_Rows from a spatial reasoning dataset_
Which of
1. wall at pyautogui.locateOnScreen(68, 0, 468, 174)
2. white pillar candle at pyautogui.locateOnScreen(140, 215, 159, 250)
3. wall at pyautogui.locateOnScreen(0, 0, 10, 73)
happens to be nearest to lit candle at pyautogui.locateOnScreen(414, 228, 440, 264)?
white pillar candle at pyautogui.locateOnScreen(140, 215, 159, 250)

_Problem details_
Copy out every line of the material verbatim.

_Full solution_
Which of
1. wall at pyautogui.locateOnScreen(68, 0, 468, 174)
2. white pillar candle at pyautogui.locateOnScreen(140, 215, 159, 250)
3. wall at pyautogui.locateOnScreen(0, 0, 10, 73)
happens to be nearest to lit candle at pyautogui.locateOnScreen(414, 228, 440, 264)?
white pillar candle at pyautogui.locateOnScreen(140, 215, 159, 250)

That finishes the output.